Over the course of a few months, Jean Paul’s wife began to notice a decline in his alertness, and this soon progressed to stuporousness.  It seemed his dementia was precipitously worsening and that it was time for hospice.

In her initial evaluation, his hospice nurse found that Jean Paul was on two antipsychotics, two anti-anxiety pills and two sleeping pills–conscientiously administered by his wife as scheduled.  We slowly tapered all of these drugs, and the patient’s alertness improved weekly.  Finally, after three months, the patient reverted to his level of mental acuity from about four months prior.  Caring for him was still a challenge, but he was no longer appropriate for hospice care.  The hospice team helped to line up agencies to assist his wife with his care, and we discharged him with the promise that  he could always be readmitted to hospice care if clinical deterioration warranted it.


  1. Wendy says:

    Thanks for another thoughtful and informative post. My dad (an internist, now long retired) always said that allowing Rx med advertising to the world of laypersons was a disaster for medical practice, and this is a case in point.

    1. Janet Forrer says:

      Hello. Though it is sad to see that human health care is as I feared = too complicated and harried much of the time, it’s good to know there are conscientious doctors and stories with good outcomes. Janet

  2. Mark Lindenbaum says:

    Polypharmacy and negative effects of it are general concern in care of the older adult in most venues including hospice care. Many medications are prescribed because they offer a long-term benefit, often rather small but real for middle-aged and earlier older-aged adults. However, as advanced age arrives and life expectancy decreases, the potential benefits become smaller at best, toxicities often increase, and the risk-benefit ratio can become zero or worse.

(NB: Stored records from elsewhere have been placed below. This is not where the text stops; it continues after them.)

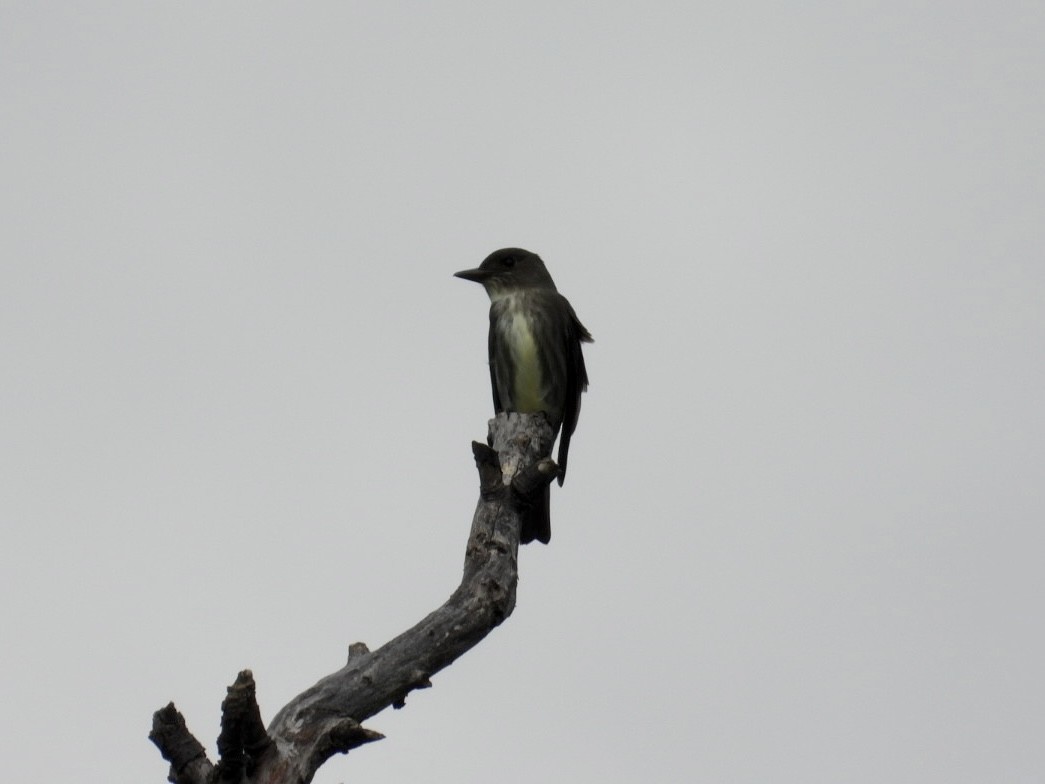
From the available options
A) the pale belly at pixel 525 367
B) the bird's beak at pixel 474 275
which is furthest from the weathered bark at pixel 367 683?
Answer: the bird's beak at pixel 474 275

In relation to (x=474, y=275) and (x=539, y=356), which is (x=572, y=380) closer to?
(x=539, y=356)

    In addition, there are “prescribing cascades” where a medication is prescribed to counter the side effects of another medication, that would not be needed if the first had not been used. If the first medication is essential, that’s one thing but what if its benefit is marginal to begin with?

    Add to this the confusion around medications that often surrounds hospitalization and movement through the care system from hospital to nursing home/rehab center to an adult residence. Despite the billions put into electronic medical records, the systems at these different institutions often don’t communicate with each other about medications, so the medication list has to be manually reentered at each location, creating significant potential for errors. Also, institutional formularies often carry only one med in a class of medications where several drugs in the class are widely used. This leads to “therapeutic substitution” of a slightly different medication in the new site of care, which in principle is a reasonable course of action. However, upon transfer to a new location, the patient’s med list may get muddled with orders for both meds in the class (the original one and the substitute).

    My suggestion, for all of you going through these transitions with loved ones or friends, or yourself, to periodically (especially after moving from hospital or nursing home back to home) to ask for an appointment with a primary care provider or pharmacist to go carefully through the medication list to review which meds are worth continuing, which to consider stopping, and which may be duplicates that have crept into the list. Asking for an appointment for this purpose specifically will help keep it the focus of the visit and not a hastily done task added to the evaluation of other problems.

    Mark Lindenbaum MD, PhD (retired geriatrician)

  3. Len Cavise says:

    One of my greatest “future” fears is that doctors will not adequately coordinate my meds such that they are actually doing harm. It’s good to know that some hospice docs, like you, will ha e the standing to challenge the orders.